Can you please critique my reasoning here? I know that there is a leap I am making that is incorrect, or I don't fully understand a critical piece.
I am looking at the Laplacian of $f(x,y)=2yx – xy^4$. I calculated $\Delta f(x,y) = -12xy^2$.
I am trying to interpret what this tells me about the function. I know that the Laplacian is just $\Delta f(x,y)=\nabla \cdot \nabla f(x,y)$ which is the divergence of $\nabla f(x,y)$.
Here is where I am struggling…points where the divergence is positive represent sources in the vector field, and points where the divergence is negative represent sinks in the vector field. Sinks in $\nabla f(x,y)$ correspond to local maximums of $f(x,y)$ while sources corresponds to local minimums.
My question is, there are infinitely many points where $-12xy^2$ is positive and infinitely many where $-12xy^2$ is negative, though I know these points are not all local extrema of $f(x,y)=2yx-xy^4$, so there are some inaccuracies in my logic above.

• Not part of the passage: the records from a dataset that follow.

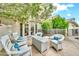 Outdoor patio features white wicker seating, fire pit table, beautiful greenery, and a bright blue sky at 3440 E Topeka Dr, Phoenix, AZ 85050
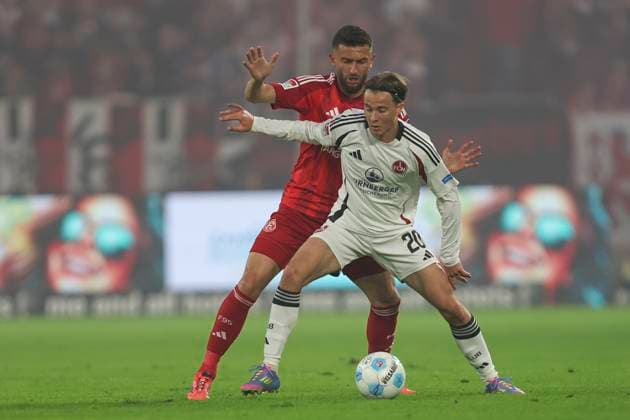 Caspar Jander 1 FC Nürnberg and Nicolas Gavory Fortuna Duesseldorf battle for the ball during the 2 Bundesliga match between Fortuna Düsseldorf and 1 FC Nürnberg at Merkur Spiel Arena on April 26, 2025 in Düsseldorf, Germany, Germany Photo by Oliver Kaelke DeFodi Images Caspar Jander 1 FC Nürnberg and Nicolas Gavory Fortuna Duesseldorf battle for the ball during the 2 Bundesliga match between Fortuna Düsseldorf and 1 FC Nürnberg at Merkur Spiel Arena on April 26, 2025 in Düsseldorf, Germany Photo by Oliver Kaelke DeFodi Images DFB DFL REGULATIONS PROHIBIT ANY USE OF PHOTOGRAPHS AS IMAGE SEQUENCES AND OR QUASI VIDEO Photo by Oliver Kaelke DeFodi Images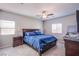 Spacious bedroom with a ceiling fan, window blinds, and matching nightstands at 10281 Sequoia Falls Pl, Las Vegas, NV 89149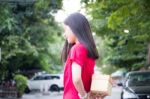 Portrait Of Thai Teen Beautiful Girl In Chinese Dress, Happy New Year And Open Box Gift, Smile And Very Happy Stock Photo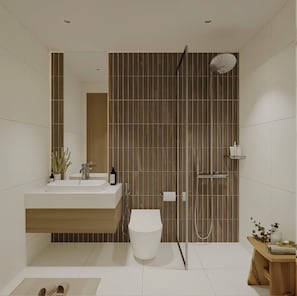 A modern bathroom with a wooden vanity, a white toilet, and a shower area. - Elyra Hotel Phu Quoc  (Phu Quoc)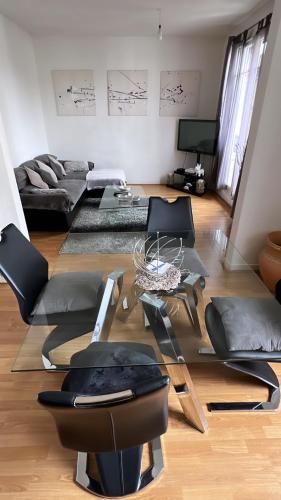- un salon avec des canapés et une table en verre dans l'établissement Appartement 60 m², porte de Saint-Cloud, à Boulogne-Billancourt
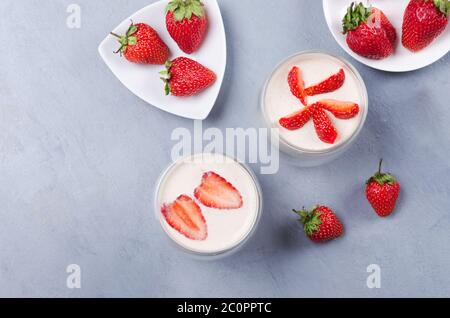 Dessert di fragole in un vaso di vetro con fragole fresche su un tavolo grigio Foto Stock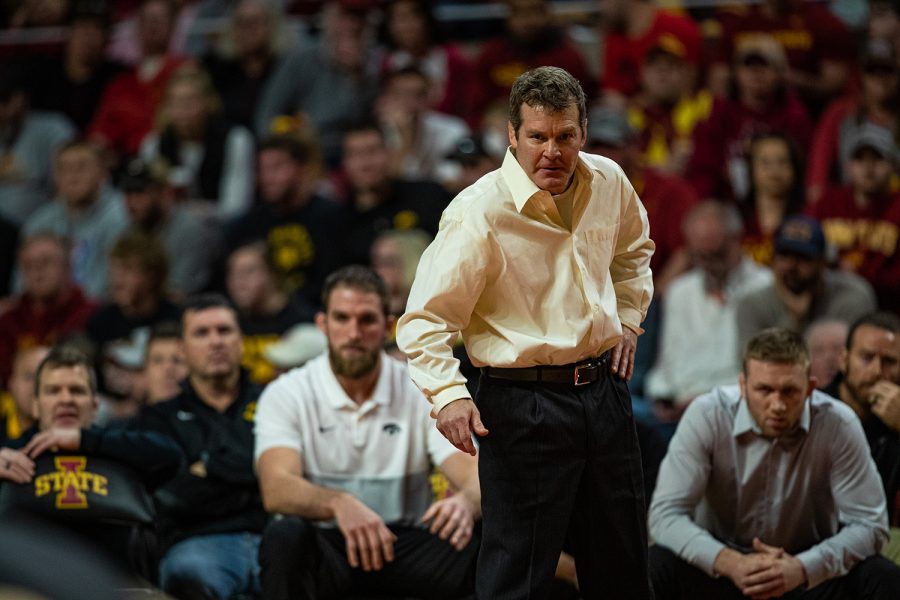 Iowa head coach Tom Brands watches his team compete during a wrestling dual meet between Iowa and Iowa State at the Hilton Coliseum in Ames on Sunday, November 24, 2019. The Hawkeyes defeated the Cyclones, 29-6.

Am I even remotely interpreting the divergence relating to maximums and minimums correctly here? Any help would be greatly appreciated.
Best Answer
The words "source" and "sink" are somewhat unfortunate in describing a phenomenon spread out over a region. When we have a flow field ${\bf v}$ then ${\rm div}\, {\bf v}({\bf p})>0$ means that for a small disk (in 2D) or ball (in 3D) centered at ${\bf p}$ there is more fluid flowing out per second on one side of this disk than is flowing in on the other side of this disk. If this is true for ${\bf p}$ this is true for all points near ${\bf p}$. The reason could be that it rains in the neighborhood of ${\bf p}$ and that this additional amount of fluid has to flow away somehow in addition to the basic underground flow.
Note that local extrema ${\bf p}$ of some scalar function $f$ are signaled by $\nabla f({\bf p})={\bf 0}$, and not by the divergence of ${\bf v}:=\nabla f$ at ${\bf p}$ being positive, resp., negative.